Material for this exercise:
************

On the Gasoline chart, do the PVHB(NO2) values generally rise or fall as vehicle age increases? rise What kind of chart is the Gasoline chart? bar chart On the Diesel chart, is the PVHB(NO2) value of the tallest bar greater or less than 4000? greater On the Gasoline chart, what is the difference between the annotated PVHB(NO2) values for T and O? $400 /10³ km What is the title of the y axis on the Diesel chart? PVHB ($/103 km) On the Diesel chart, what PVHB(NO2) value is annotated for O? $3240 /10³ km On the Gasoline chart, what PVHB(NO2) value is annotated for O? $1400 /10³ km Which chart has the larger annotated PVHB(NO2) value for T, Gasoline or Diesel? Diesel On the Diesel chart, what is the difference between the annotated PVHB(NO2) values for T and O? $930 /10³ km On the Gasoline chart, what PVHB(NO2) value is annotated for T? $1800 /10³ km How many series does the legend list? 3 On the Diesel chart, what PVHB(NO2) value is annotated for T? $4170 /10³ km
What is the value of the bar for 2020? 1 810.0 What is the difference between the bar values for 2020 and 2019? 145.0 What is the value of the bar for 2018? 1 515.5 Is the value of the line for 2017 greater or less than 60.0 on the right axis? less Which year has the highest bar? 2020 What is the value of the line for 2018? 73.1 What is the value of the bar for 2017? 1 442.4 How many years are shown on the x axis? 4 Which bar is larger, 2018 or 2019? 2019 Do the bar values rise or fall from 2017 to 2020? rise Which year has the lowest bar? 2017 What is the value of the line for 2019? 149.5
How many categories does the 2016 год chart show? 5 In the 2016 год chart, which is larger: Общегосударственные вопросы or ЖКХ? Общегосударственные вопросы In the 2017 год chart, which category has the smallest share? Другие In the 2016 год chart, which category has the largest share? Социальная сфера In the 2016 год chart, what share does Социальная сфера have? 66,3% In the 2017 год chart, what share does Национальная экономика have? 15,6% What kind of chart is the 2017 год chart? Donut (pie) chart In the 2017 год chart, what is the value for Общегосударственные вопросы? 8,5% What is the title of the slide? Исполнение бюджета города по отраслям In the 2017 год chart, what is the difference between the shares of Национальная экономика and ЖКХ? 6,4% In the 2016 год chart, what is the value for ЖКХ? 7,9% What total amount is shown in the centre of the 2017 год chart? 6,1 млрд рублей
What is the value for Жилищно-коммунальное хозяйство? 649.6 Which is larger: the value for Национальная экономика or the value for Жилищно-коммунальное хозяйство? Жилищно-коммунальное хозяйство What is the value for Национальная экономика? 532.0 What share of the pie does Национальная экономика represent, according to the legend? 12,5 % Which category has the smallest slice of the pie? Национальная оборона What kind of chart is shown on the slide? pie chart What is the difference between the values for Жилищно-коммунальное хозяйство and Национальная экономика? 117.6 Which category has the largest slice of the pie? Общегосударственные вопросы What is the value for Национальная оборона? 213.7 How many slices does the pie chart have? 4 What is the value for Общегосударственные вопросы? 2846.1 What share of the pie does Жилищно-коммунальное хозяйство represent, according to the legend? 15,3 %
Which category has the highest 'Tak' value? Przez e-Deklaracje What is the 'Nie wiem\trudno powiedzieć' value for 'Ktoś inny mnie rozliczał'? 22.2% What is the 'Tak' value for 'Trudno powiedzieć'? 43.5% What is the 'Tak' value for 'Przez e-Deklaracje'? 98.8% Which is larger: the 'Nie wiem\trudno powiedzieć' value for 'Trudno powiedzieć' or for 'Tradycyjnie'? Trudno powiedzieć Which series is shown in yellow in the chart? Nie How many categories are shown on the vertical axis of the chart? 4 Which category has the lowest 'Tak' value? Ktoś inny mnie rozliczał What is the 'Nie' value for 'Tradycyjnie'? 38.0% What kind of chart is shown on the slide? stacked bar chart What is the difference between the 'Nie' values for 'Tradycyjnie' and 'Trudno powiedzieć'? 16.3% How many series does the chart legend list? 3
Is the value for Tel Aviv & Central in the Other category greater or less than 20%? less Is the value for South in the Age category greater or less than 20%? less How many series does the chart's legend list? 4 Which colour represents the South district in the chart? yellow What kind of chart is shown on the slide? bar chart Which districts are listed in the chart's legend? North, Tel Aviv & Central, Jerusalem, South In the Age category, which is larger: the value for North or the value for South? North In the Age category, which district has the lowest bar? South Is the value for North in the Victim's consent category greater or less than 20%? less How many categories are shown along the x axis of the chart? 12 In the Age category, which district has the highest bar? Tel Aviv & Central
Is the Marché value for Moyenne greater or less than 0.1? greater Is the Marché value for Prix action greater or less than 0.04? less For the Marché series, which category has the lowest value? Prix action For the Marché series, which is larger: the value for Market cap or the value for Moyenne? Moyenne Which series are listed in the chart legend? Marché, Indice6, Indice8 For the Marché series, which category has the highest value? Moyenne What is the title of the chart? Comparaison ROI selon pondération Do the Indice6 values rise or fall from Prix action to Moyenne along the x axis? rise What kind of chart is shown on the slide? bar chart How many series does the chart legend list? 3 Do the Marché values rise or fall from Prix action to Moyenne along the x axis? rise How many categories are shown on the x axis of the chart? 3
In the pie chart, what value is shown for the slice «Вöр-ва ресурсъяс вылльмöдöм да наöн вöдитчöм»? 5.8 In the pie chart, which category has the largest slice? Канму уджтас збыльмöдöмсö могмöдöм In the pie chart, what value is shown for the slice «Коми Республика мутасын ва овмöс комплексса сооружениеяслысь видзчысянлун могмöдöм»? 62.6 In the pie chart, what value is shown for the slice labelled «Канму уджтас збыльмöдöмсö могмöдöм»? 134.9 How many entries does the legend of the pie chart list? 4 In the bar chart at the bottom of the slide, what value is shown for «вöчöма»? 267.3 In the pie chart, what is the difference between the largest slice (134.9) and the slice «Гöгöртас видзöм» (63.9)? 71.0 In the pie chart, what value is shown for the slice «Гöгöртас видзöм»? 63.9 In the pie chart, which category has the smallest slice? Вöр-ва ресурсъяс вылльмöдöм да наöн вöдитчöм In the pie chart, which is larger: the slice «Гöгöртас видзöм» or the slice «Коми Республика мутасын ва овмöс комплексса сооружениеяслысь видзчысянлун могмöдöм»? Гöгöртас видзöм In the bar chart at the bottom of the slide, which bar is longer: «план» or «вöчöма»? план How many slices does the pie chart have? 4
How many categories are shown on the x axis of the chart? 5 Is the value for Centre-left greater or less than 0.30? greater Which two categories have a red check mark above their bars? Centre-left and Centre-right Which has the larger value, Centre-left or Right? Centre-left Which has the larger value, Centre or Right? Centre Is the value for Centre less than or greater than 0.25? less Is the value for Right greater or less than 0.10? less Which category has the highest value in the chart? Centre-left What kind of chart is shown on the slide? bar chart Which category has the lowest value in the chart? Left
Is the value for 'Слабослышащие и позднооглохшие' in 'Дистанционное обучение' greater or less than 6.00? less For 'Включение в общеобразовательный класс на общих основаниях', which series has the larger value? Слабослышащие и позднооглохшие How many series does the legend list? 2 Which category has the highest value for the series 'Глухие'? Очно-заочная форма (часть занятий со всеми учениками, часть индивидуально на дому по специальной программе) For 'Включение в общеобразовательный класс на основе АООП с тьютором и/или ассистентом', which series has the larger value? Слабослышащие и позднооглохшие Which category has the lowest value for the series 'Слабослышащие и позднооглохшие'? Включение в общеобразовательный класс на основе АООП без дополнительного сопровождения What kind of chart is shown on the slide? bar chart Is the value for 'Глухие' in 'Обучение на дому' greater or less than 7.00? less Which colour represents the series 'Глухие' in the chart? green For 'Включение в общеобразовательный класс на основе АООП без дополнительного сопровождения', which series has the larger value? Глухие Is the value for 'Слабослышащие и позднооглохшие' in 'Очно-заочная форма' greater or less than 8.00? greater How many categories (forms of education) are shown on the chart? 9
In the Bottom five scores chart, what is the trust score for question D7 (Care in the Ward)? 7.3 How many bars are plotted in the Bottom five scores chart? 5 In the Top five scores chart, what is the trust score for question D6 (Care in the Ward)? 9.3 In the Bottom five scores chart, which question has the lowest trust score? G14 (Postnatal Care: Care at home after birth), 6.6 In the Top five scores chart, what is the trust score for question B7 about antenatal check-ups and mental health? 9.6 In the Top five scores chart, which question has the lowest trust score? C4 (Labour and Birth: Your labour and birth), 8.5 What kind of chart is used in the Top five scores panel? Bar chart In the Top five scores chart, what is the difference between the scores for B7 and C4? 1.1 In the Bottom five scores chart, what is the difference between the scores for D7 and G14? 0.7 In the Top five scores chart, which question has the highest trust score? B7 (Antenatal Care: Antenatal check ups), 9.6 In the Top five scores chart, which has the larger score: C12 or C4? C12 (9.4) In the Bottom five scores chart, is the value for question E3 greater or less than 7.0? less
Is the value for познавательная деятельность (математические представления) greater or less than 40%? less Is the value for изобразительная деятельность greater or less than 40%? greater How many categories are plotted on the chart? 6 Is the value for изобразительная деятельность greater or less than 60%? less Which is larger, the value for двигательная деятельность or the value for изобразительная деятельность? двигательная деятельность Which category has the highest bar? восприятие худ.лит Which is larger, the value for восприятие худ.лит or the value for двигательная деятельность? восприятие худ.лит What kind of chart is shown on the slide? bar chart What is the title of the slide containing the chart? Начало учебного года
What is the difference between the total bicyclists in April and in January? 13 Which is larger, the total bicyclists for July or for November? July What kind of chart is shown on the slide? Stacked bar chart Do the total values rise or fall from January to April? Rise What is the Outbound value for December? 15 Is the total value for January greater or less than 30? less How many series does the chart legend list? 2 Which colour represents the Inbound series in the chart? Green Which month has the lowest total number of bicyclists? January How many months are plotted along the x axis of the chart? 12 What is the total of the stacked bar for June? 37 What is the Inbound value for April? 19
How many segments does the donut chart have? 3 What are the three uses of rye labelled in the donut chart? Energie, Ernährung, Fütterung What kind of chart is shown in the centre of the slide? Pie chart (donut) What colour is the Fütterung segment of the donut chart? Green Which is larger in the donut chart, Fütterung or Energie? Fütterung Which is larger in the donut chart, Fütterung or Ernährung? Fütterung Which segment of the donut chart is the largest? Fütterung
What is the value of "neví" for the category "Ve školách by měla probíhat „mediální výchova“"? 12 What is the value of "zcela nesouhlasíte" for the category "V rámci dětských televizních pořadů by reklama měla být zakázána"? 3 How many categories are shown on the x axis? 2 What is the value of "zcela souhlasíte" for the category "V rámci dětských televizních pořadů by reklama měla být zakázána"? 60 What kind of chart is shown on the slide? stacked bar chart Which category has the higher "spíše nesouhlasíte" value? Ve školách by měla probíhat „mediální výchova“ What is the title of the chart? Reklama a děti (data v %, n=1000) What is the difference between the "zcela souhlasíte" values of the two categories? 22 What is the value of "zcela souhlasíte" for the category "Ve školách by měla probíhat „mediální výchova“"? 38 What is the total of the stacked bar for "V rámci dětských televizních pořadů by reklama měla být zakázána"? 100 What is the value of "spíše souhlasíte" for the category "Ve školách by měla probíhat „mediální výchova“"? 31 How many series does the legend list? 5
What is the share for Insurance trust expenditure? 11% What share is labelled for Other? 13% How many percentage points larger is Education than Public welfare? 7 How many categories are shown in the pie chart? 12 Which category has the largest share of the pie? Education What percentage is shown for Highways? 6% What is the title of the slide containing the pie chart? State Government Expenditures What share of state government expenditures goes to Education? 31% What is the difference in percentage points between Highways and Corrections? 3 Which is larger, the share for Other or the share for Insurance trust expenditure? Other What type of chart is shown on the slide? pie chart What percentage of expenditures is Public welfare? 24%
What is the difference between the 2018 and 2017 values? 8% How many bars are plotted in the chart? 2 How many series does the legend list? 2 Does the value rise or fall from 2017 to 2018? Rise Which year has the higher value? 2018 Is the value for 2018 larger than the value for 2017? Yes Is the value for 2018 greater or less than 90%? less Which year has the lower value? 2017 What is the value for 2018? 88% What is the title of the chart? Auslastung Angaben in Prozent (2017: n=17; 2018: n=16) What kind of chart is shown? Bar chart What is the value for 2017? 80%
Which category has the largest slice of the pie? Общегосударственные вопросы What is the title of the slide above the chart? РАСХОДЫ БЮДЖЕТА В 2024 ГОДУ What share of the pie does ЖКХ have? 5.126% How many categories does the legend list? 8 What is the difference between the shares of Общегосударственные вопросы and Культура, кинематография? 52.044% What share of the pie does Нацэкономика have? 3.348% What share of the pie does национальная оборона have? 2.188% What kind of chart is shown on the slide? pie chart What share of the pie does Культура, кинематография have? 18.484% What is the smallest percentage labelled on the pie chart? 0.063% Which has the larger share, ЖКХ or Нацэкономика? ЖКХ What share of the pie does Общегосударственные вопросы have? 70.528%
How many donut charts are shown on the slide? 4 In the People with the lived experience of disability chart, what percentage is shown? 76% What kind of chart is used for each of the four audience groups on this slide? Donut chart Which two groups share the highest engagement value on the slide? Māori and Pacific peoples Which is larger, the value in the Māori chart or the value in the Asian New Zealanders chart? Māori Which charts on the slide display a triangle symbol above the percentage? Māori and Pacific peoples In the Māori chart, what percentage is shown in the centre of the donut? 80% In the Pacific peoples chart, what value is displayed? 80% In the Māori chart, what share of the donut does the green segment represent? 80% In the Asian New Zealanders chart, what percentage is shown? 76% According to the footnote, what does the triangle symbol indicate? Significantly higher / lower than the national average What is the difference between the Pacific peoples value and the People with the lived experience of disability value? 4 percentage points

************

The problem:
Starting at the first of the rows, reproduce each line unchanged, and stop after the line that contains "What is the value of the bar for 2020?".

Worked solution:
On the Gasoline chart, do the PVHB(NO2) values generally rise or fall as vehicle age increases? rise What kind of chart is the Gasoline chart? bar chart On the Diesel chart, is the PVHB(NO2) value of the tallest bar greater or less than 4000? greater On the Gasoline chart, what is the difference between the annotated PVHB(NO2) values for T and O? $400 /10³ km What is the title of the y axis on the Diesel chart? PVHB ($/103 km) On the Diesel chart, what PVHB(NO2) value is annotated for O? $3240 /10³ km On the Gasoline chart, what PVHB(NO2) value is annotated for O? $1400 /10³ km Which chart has the larger annotated PVHB(NO2) value for T, Gasoline or Diesel? Diesel On the Diesel chart, what is the difference between the annotated PVHB(NO2) values for T and O? $930 /10³ km On the Gasoline chart, what PVHB(NO2) value is annotated for T? $1800 /10³ km How many series does the legend list? 3 On the Diesel chart, what PVHB(NO2) value is annotated for T? $4170 /10³ km
What is the value of the bar for 2020? 1 810.0 What is the difference between the bar values for 2020 and 2019? 145.0 What is the value of the bar for 2018? 1 515.5 Is the value of the line for 2017 greater or less than 60.0 on the right axis? less Which year has the highest bar? 2020 What is the value of the line for 2018? 73.1 What is the value of the bar for 2017? 1 442.4 How many years are shown on the x axis? 4 Which bar is larger, 2018 or 2019? 2019 Do the bar values rise or fall from 2017 to 2020? rise Which year has the lowest bar? 2017 What is the value of the line for 2019? 149.5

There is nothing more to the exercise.